[Problems to work on]:
1. In the cabling FAQ, what core diameter does it give for single mode fiber?
2. Carry on writing the cabling FAQ from its final line.

[Selected text]:
----
Q: Can I use a higher rated cable?

A: Higher rated cables carry data faster and with less loss, so using a cable rated than required is very acceptable. The advantage is that if you want to upgrade your network in the future, it is possible that the existing cable may be sufficient which means no new cable runs are needed.

Q: How does optical fiber differ from CAT cables?

A: Fiber optic cable uses glass or plastic strands to transmit data using light pulses, as opposed to twisted pair cable, which is copper and uses electrical pulses. Fiber optic cable can carry signals further, with less loss, and due to the lack of copper, it is not susceptible to electrical interference. Unfortunately all of these advantages come at a cost; fiber optic cable is more costly to install and terminate than twisted pair cable.

Q: What types of modes are supported with optical fiber?

A: Fiber comes in two modes, multi and single; the difference between the two being in the diameter of the core, and the subsequent difference in amount of light transmission possible. Single mode core diameter is eight to ten micrometers or microns (µ), which supports one type of light transmission as opposed to multimode, with a core diameter of fifty microns (µ) or greater and able to transmit multiple modes of light.

P.A. Systems

Q: What is a P.A. system?
----
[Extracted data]
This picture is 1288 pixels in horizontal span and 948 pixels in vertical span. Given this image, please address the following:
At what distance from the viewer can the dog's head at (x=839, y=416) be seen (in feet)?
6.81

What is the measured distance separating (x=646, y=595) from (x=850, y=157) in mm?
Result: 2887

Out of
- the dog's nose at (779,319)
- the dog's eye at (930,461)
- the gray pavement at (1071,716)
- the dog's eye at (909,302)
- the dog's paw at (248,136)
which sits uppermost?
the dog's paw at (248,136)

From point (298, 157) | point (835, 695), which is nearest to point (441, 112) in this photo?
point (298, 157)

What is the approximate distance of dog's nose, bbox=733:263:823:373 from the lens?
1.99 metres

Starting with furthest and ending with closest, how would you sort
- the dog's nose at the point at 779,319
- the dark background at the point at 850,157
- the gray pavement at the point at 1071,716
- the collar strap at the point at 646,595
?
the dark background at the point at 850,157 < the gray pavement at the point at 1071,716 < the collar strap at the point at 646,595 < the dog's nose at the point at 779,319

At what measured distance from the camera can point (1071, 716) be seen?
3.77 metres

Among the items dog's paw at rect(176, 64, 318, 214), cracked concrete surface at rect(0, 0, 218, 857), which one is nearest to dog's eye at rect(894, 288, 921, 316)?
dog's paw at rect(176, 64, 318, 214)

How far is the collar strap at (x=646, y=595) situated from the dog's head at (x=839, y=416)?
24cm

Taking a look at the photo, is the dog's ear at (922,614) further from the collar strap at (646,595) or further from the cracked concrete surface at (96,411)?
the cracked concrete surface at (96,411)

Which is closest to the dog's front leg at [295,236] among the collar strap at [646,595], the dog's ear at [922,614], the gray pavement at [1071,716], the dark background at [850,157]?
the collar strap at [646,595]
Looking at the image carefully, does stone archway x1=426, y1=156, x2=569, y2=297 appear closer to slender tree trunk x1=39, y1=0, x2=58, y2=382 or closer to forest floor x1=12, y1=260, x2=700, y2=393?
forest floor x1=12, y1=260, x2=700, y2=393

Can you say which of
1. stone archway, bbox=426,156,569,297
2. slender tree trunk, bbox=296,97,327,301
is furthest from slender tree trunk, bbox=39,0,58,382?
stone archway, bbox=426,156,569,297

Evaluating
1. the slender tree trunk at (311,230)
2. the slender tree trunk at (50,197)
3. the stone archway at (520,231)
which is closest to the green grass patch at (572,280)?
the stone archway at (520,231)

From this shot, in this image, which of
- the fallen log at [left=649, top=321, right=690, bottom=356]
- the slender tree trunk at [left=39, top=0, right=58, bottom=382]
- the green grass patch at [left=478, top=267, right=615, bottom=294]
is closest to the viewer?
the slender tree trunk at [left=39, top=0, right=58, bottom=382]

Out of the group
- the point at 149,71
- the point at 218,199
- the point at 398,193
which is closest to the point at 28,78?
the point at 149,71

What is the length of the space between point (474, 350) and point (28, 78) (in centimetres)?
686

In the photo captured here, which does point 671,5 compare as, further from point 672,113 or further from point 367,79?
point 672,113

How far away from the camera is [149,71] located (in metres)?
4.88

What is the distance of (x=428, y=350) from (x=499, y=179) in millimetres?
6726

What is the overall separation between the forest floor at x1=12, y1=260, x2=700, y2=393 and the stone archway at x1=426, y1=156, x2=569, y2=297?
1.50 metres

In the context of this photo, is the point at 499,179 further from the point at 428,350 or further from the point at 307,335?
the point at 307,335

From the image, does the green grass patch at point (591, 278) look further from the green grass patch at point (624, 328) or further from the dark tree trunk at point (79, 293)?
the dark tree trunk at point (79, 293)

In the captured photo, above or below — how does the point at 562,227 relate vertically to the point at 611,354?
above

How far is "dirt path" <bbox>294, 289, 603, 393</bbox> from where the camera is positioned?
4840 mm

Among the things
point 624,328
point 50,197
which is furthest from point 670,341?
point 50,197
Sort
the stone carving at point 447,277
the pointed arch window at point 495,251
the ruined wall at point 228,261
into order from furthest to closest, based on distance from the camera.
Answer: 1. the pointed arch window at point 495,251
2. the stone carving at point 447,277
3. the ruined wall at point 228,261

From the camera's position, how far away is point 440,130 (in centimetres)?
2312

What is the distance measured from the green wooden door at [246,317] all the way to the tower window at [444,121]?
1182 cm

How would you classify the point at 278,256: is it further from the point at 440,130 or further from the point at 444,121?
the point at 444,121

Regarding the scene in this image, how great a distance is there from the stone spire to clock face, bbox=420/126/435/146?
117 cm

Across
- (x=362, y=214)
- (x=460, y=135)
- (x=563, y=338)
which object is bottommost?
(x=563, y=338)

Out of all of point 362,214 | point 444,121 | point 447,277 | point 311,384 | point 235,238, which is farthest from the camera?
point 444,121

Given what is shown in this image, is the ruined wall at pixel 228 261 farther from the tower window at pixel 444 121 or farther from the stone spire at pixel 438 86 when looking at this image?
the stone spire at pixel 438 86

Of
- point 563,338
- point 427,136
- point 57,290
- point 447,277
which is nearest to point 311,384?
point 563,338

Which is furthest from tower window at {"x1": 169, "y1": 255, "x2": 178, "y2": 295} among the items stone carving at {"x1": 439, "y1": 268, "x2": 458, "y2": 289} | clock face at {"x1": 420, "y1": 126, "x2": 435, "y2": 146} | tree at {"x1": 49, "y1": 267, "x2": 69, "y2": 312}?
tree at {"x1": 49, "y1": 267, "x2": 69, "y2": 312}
----
[The responses]:
1. Eight to ten micrometers, or microns (µ).

2.
A: P.A. stands for "public address" which is exactly what it sounds like; it is a system that is able to reinforce a given sound by electronically amplifying a signal to a level that can be distributed to a larger area or group.

Q: What are some of the uses for a P.A. system?

A: Situations that require the use of a P.A. system can vary greatly from a small meeting to a large stadium, and everything in between. Some of the more common uses for a P.A. system we encounter in everyday life might include: schools, churches, shopping malls, office buildings, and public transit.

Q: What are the capabilities of a P.A. system?

A: The capability of a P.A. system is defined by its components. P.A. systems are very modular; based on the number, ability, and quality of the devices you combine; power and versatility can change to suit the needs of a specific application.

Q: What are some of the components of a P.A. system, and how can I expand it?

A: A smaller system would consist of fewer components, such as: a microphone, mixer/amplifier, and loudspeakers; whereas a larger system may also include more inputs (cd player, receiver), pre-amplifiers (amplifies sound before it reaches the "amplifier"), and signal routers (controls how/where audio signal is amplified). For more complex sound reproduction, such as a concert with live music, the addition of sound mixing boards and signal processors would be necessary. As demands of the system grow, so must the power of the components; the amplifier(s) would need higher output, and speakers would be designed to process specific sound signals.

Security Systems

Q: Why would I need a security system?

A: A security system is a vital tool for protection of personal and business property, it gives you comfort in knowing that your valuables are protected even when you are not present.

Q: What are the capabilities of a security system?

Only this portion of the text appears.